◆ Document extract
= Beginning of Section =
The Yemenia Airbus 310 jet was carrying 153 people when it went down in howling winds early Tuesday in the sea north of the Comoros Islands.

French officials late yesterday retracted claims that one of the plane’s black boxes had been found. French Commander Bertrand Mortemard de Boisse said that a signal detected from the debris of Yemenia Flight IY626 was from a distress beacon and not from one of the plane’s black boxes.

The flight data and cockpit voice recorders in those black boxes are crucial to help investigators determine the cause of the crash off this former French colony.

An Associated Press reporter saw 14-year-old Bahia Bakari in a Comoros hospital yesterday as she was visited by government officials. She was conscious with bruises on her face and gauze bandages on her right elbow and right foot. Her hair was pulled back and she was covered by a blue blanket but she gamely shook the hand of Alain Joyandet, France’s minister for international cooperation.

Her uncle, Joseph Yousouf, said Bahia also had a fractured collarbone.

“She is a courageous young girl,’’ Joyandet said, adding that Bahia held on to a piece of the plane from 1:30 a.m. Tuesday to 3 p.m., then signaled a passing boat, which rescued her.

“She really showed an absolutely incredible physical and moral strength,’’ he said. “She is physically out of danger, she is evidently very traumatized.’’

The girl was traveling with her mother, who is feared dead. They had left Paris on Monday night to see family in the Comoros.

“She’s asking for her mother,’’ Yousouf said. For fear of upsetting Bahia, Yousouf told her that her mother is in the room next door.

Joyandet said the girl left last night on a chartered executive jet and would be put in a Paris hospital upon arrival.

The passengers on the downed plane were flying the last leg of a journey from Paris and Marseille to Comoros, with a stop in Yemen to change planes. Most were from Comoros, 66 were French citizens.

The girl’s father told French radio his oldest daughter could “barely swim’’ but managed to hang on. Kassim Bakari, who spoke with the girl by phone, said Bahia was ejected and found herself beside the plane.

“She couldn’t feel anything, and found herself in the water. She heard people speaking around her but she couldn’t see anyone in the darkness,’’ Bakari said on France’s RTL radio. “She’s a very timid girl, I never thought she would escape like that.’’

Sergeant Said Abdilai told Europe 1 radio that Bahia was too weak to grasp the life ring rescuers threw to her, so he jumped into the sea to get her. He said rescuers gave the trembling girl warm water with sugar.

Said Mohammed, a nurse at El Mararouf hospital in the Comoros capital of Moroni, said the girl was doing well.

The crash a few miles off this island nation came two years after aviation officials reported equipment faults with the plane, an aging Airbus 310 flying the last leg of a Yemenia airlines flight from Paris and Marseille to the Comoros, with a stop in Yemen to change planes.

A top French official said the Airbus 310 crashed in deep water 9 miles north of the Comoran coast and 21 miles from the Moroni airport.

The French air accident investigation agency BEA was sending a team of safety investigators and Airbus specialists to Comoros, an archipelago of three main islands 1,800 miles south of Yemen, between Africa’s southeastern coast and the island of Madagascar.

The London-based International Federation of Air Line Pilots Association said the plane may have been attempting a go-around in rough weather for another approach when it hit the sea.
= End of Section =
◆ Exercise prompt
Return the stretch of the Yemenia crash report from "French officials late" through "plane’s black boxes.", word for word.

◆ Information
= Beginning of Section =
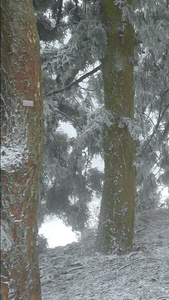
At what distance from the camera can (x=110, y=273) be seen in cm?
486

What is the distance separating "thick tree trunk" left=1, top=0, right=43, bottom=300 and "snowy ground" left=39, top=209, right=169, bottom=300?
138 cm

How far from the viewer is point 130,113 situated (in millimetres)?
5715

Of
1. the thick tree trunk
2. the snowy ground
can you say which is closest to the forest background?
the thick tree trunk

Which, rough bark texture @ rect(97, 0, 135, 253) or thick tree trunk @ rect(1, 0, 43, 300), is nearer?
thick tree trunk @ rect(1, 0, 43, 300)

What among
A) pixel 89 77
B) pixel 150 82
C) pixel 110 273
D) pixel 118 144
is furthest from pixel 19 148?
pixel 150 82

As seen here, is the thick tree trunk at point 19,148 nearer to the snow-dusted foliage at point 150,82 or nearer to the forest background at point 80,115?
the forest background at point 80,115

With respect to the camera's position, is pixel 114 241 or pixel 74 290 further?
pixel 114 241

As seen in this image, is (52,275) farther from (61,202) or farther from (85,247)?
(61,202)

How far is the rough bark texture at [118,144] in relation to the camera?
222 inches

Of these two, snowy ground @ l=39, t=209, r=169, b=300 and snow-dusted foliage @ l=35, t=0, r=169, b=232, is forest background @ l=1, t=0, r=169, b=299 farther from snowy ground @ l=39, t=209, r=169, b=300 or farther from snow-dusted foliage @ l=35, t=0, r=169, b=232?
snowy ground @ l=39, t=209, r=169, b=300

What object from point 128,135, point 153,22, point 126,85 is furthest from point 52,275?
point 153,22

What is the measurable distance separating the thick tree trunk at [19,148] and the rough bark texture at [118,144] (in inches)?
104

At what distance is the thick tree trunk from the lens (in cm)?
289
= End of Section =
◆ Reply to the exercise
French officials late yesterday retracted claims that one of the plane’s black boxes had been found. French Commander Bertrand Mortemard de Boisse said that a signal detected from the debris of Yemenia Flight IY626 was from a distress beacon and not from one of the plane’s black boxes.